The Gateway Latency Problem You Can't See

API gateway shown as transparent structure with illuminated request path revealing internal components like auth, rate limiting, and routing

Introduction

Last month I spent four hours debugging what turned out to be a 30-second problem. Users reported 5-second delays on uploads. The gateway dashboard showed P99 latency at 200ms. Every backend claimed sub-100ms response times.

The problem: we measured the wrong interval. Our gateway tracked time from “request received” to “response sent,” but spent 4 seconds waiting for slow consumers to upload request bodies before the timer started.

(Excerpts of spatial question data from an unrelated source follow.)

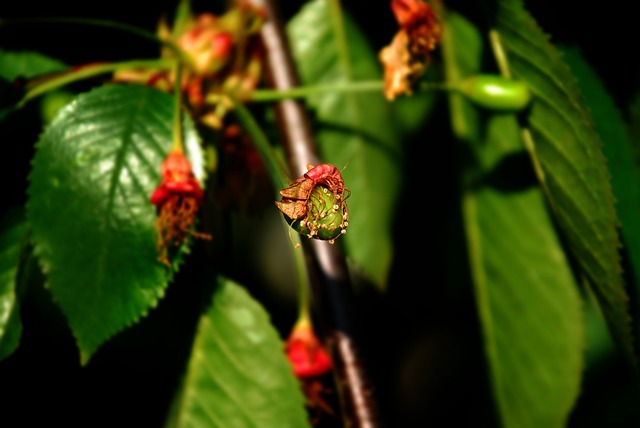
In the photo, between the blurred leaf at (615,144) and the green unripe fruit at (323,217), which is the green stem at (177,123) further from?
the blurred leaf at (615,144)

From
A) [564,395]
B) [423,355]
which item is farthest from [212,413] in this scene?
[423,355]

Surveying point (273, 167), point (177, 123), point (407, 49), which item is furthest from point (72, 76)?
point (407, 49)

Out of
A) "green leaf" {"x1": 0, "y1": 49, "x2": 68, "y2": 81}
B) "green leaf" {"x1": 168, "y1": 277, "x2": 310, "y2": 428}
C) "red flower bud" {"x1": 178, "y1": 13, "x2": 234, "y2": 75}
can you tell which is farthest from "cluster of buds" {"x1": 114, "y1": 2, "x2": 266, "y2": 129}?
"green leaf" {"x1": 168, "y1": 277, "x2": 310, "y2": 428}

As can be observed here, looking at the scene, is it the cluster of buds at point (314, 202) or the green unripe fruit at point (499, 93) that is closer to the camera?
the cluster of buds at point (314, 202)

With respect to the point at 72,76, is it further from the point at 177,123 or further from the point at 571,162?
the point at 571,162

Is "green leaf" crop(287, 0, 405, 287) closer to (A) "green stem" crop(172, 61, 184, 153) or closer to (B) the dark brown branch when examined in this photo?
(B) the dark brown branch

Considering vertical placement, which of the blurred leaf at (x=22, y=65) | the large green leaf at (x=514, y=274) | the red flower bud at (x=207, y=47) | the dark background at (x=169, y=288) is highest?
the blurred leaf at (x=22, y=65)

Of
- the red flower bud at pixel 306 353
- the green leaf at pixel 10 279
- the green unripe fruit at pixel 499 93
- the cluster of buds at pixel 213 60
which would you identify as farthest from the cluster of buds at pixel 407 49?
the green leaf at pixel 10 279
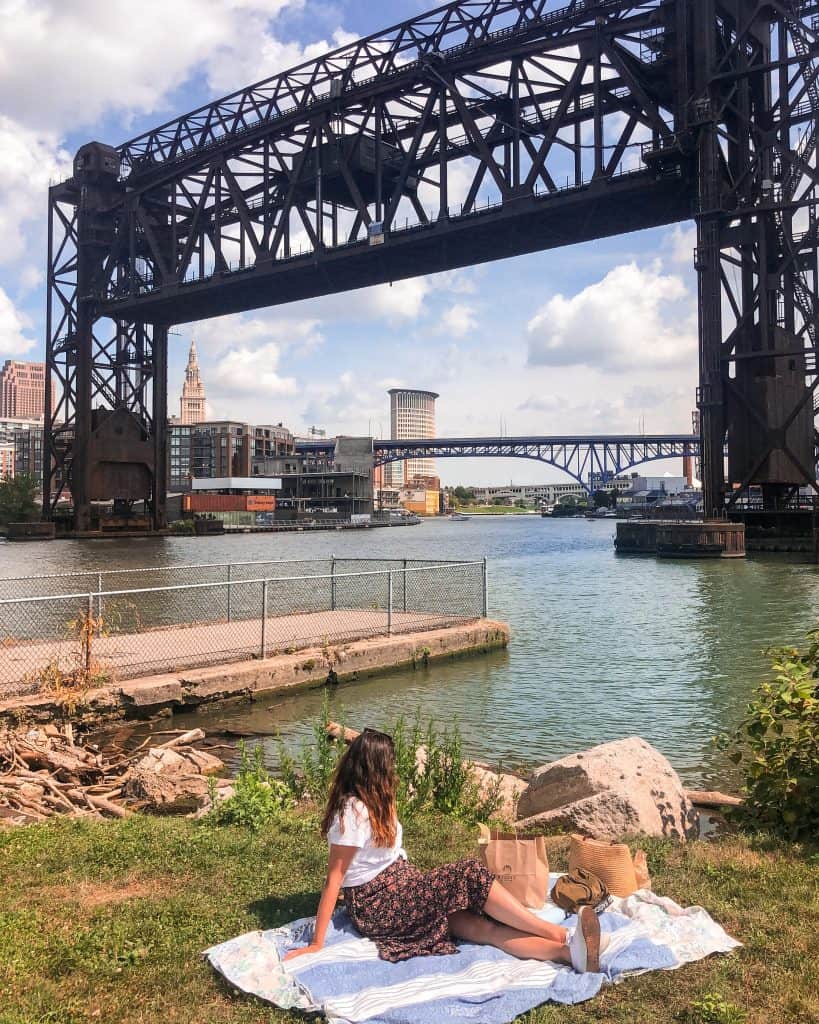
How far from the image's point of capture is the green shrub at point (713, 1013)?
158 inches

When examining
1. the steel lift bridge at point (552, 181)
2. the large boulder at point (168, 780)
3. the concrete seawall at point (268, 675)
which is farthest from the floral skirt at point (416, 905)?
the steel lift bridge at point (552, 181)

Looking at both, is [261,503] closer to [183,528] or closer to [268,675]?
[183,528]

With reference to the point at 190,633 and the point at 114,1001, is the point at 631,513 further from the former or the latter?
the point at 114,1001

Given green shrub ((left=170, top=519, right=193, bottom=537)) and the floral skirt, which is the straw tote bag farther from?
green shrub ((left=170, top=519, right=193, bottom=537))

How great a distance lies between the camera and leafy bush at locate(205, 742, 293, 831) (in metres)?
7.02

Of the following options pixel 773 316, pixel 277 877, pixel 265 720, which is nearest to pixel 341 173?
pixel 773 316

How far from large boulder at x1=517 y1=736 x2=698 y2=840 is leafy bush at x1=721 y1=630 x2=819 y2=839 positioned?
62 centimetres

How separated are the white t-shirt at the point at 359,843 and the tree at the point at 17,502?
9708cm

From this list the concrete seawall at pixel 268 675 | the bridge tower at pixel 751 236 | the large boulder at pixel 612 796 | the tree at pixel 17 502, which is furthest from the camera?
the tree at pixel 17 502

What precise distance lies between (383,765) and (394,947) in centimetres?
94

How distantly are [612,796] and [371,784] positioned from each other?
2.93 metres

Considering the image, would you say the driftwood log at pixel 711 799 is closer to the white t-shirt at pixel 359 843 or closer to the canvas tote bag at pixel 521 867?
the canvas tote bag at pixel 521 867

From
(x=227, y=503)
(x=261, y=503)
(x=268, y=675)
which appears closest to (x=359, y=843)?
(x=268, y=675)

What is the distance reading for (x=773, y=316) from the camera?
5078 centimetres
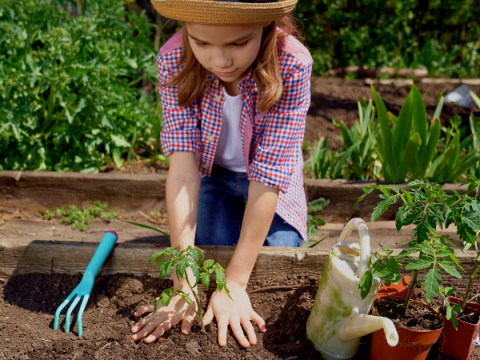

The gateway wasn’t slow—we were measuring the wrong thing.

Gateway observability is useless if it doesn’t connect upstream and downstream. You see total latency when you need to know whether the gateway or the backend is slow. You see disconnected traces that stop at the gateway boundary when the problem is downstream.

When you’re debugging at 3am, the difference between a 5-minute resolution and a 5-hour slog comes down to answering three questions instantly: Is the problem in the gateway or the backend? Is it affecting everyone or one consumer? Is it getting worse?

This article covers the most important gateway metric (latency breakdown), how distributed tracing makes request flows visible, and a 5-step debugging workflow.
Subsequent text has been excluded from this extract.